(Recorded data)
• • •
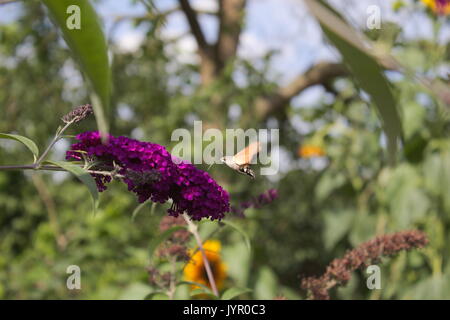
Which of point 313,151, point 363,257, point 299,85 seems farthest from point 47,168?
point 299,85

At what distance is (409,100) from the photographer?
→ 263 cm

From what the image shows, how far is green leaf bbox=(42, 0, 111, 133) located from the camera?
1.13 feet

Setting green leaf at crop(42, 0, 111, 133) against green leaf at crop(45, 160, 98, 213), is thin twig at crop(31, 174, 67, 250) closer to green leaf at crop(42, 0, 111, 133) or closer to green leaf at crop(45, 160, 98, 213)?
green leaf at crop(45, 160, 98, 213)

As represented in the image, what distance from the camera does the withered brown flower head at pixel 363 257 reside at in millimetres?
1003

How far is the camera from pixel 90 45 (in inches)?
15.1

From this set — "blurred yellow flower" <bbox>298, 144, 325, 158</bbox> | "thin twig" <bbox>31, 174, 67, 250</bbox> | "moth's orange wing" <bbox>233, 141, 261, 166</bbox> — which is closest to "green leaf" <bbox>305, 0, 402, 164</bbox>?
"moth's orange wing" <bbox>233, 141, 261, 166</bbox>

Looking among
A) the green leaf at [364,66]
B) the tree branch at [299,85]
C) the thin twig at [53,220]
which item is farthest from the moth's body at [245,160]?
the tree branch at [299,85]

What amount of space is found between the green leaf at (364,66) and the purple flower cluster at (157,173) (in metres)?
0.34

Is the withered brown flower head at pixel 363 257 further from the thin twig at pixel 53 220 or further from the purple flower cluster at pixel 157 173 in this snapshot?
the thin twig at pixel 53 220

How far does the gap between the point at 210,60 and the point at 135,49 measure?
2.23 ft

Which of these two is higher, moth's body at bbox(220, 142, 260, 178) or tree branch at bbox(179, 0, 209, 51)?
tree branch at bbox(179, 0, 209, 51)

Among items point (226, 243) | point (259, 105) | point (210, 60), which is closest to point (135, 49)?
point (210, 60)

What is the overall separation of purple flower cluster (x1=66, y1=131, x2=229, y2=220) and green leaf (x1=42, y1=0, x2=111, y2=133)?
0.25 m

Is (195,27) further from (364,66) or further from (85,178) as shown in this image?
(364,66)
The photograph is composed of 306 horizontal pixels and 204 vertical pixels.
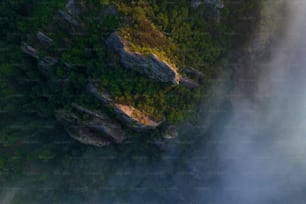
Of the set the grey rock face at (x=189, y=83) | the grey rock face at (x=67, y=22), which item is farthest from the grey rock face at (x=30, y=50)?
the grey rock face at (x=189, y=83)

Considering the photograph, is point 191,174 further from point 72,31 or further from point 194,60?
point 72,31

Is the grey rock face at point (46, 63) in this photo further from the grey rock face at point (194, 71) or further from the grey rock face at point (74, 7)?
the grey rock face at point (194, 71)

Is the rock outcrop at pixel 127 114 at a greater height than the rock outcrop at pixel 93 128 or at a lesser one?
greater

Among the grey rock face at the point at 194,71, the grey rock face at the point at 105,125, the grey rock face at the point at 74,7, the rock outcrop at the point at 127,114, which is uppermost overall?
the grey rock face at the point at 194,71

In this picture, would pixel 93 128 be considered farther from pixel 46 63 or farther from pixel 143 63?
pixel 143 63

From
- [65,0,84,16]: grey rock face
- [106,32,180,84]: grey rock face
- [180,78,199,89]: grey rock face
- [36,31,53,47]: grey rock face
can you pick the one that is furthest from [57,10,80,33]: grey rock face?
[180,78,199,89]: grey rock face

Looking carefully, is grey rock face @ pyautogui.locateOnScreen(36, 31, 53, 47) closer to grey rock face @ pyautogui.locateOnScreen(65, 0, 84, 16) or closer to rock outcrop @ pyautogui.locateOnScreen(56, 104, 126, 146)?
grey rock face @ pyautogui.locateOnScreen(65, 0, 84, 16)

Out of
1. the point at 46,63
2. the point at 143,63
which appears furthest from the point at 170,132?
the point at 46,63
• • •
- TASK DETAILS:
Copy the data above word for word, starting at the line that contains "In this picture, would" and running through the last line of the data, both ends included.

- WRITTEN RESPONSE:
In this picture, would pixel 93 128 be considered farther from pixel 46 63 or farther from pixel 143 63?
pixel 143 63

From
- [65,0,84,16]: grey rock face
- [106,32,180,84]: grey rock face
- [180,78,199,89]: grey rock face
- [36,31,53,47]: grey rock face
can you pick the one that is furthest from [57,10,80,33]: grey rock face?
[180,78,199,89]: grey rock face

Looking carefully, is grey rock face @ pyautogui.locateOnScreen(36, 31, 53, 47) closer to grey rock face @ pyautogui.locateOnScreen(65, 0, 84, 16) or closer to rock outcrop @ pyautogui.locateOnScreen(56, 104, 126, 146)?
grey rock face @ pyautogui.locateOnScreen(65, 0, 84, 16)

Out of
1. the point at 46,63
2. the point at 143,63
which appears furthest from the point at 170,132?
the point at 46,63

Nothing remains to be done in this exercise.